First find the line with "Journals of Congress: Containing", then reproduce it and all following lines of the data to the end, exactly and with no pictures, adding nothing.

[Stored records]
►
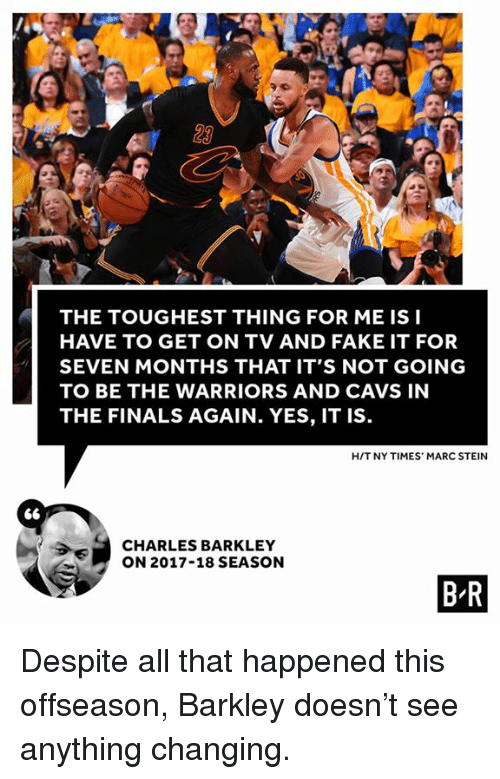 Charles Barkley: 23  THE TOUGHEST THING FOR ME IS I  HAVE TO GET ON TV AND FAKE IT FOR  SEVEN MONTHS THAT IT'S NOT GOING  TO BE THE WARRIORS AND CAVS IN  THE FINALS AGAIN. YES, IT IS  HIT NY TIMES' MARC STEIN  CHARLES BARKLEY  ON 2017-18 SEASON  B R Despite all that happened this offseason, Barkley doesn't see anything changing.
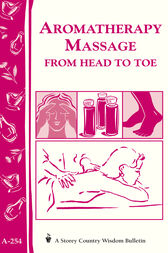 Aromatherapy Massage from Head to Toe by Editors of Storey Publishing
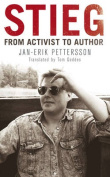 Stieg: From Activist to Author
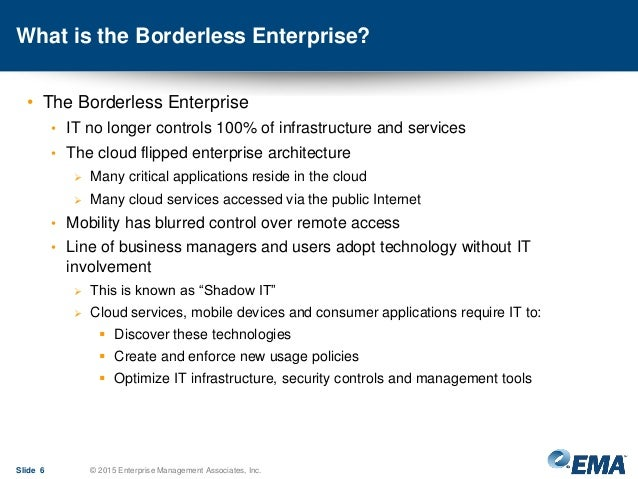 What is the Borderless Enterprise? • The Borderless Enterprise • IT no longer controls 100% of infrastructure and services...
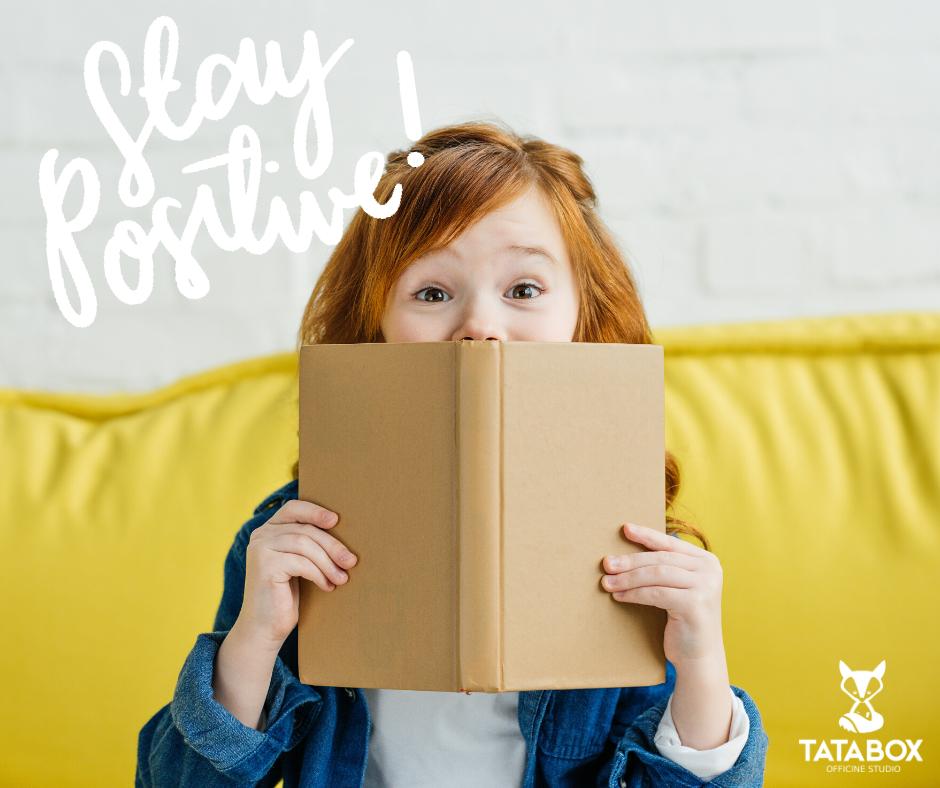 Stay Positive: libri e altre realtà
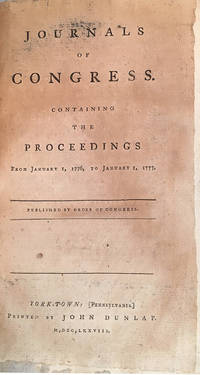 Journals of Congress: Containing the Proceedings from January 1, 1776, to January 1, 1777; Published by Order of Congress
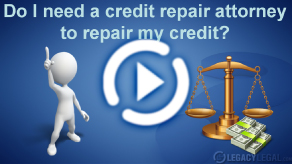 Do I need a credit repair attorney for repair my credit?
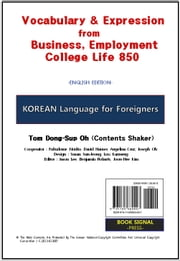 Korean Language for Foreigners - Vocabulary & Expression from Business, Employment, College Life 850 (English Edition) ebook by Tom Dong-Sup Oh (Contents Shaker)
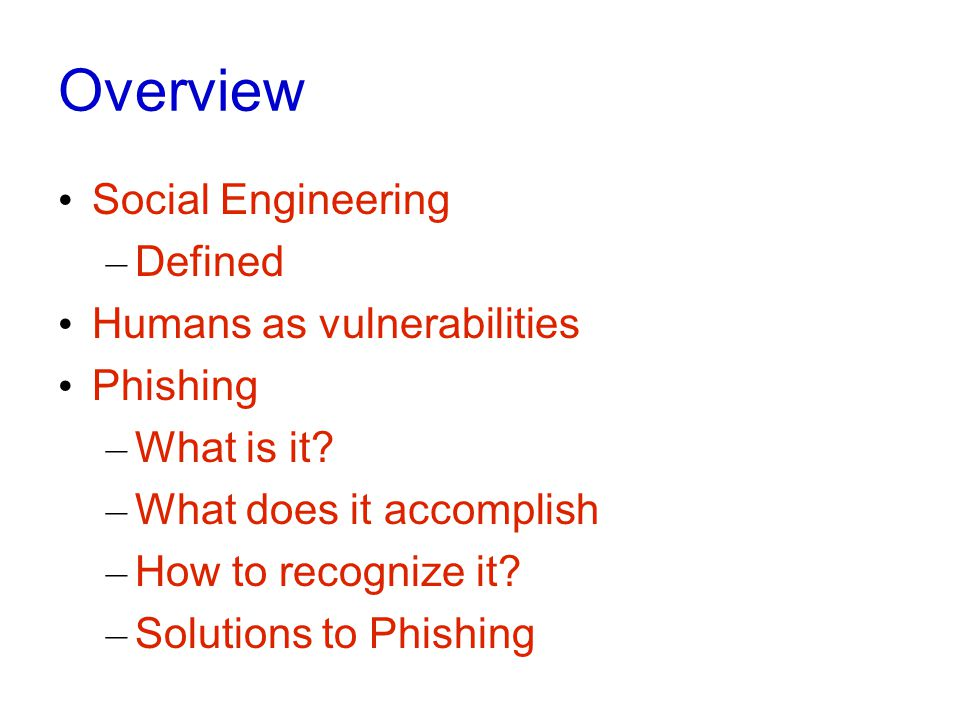 Overview Social Engineering – Defined Humans as vulnerabilities Phishing – What is it.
◄
* **Finished task**:
 Journals of Congress: Containing the Proceedings from January 1, 1776, to January 1, 1777; Published by Order of Congress
 Do I need a credit repair attorney for repair my credit?
 Korean Language for Foreigners - Vocabulary & Expression from Business, Employment, College Life 850 (English Edition) ebook by Tom Dong-Sup Oh (Contents Shaker)
 Overview Social Engineering – Defined Humans as vulnerabilities Phishing – What is it.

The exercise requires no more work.